**Prompt**: Reproduce each line of the data below verbatim.

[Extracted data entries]
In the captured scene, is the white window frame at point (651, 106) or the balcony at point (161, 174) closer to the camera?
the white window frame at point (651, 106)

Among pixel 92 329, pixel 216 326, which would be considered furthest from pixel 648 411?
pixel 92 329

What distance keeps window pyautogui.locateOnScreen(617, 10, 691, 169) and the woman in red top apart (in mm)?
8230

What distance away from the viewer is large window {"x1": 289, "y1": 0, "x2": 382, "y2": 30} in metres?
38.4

**The completed task**:
In the captured scene, is the white window frame at point (651, 106) or the balcony at point (161, 174) closer to the camera?
the white window frame at point (651, 106)

Among pixel 92 329, pixel 216 326, which would be considered furthest from pixel 648 411?
pixel 92 329

What distance keeps window pyautogui.locateOnScreen(617, 10, 691, 169) and the woman in red top apart (in mm)?
8230

What distance away from the viewer is large window {"x1": 289, "y1": 0, "x2": 382, "y2": 30} in metres?
38.4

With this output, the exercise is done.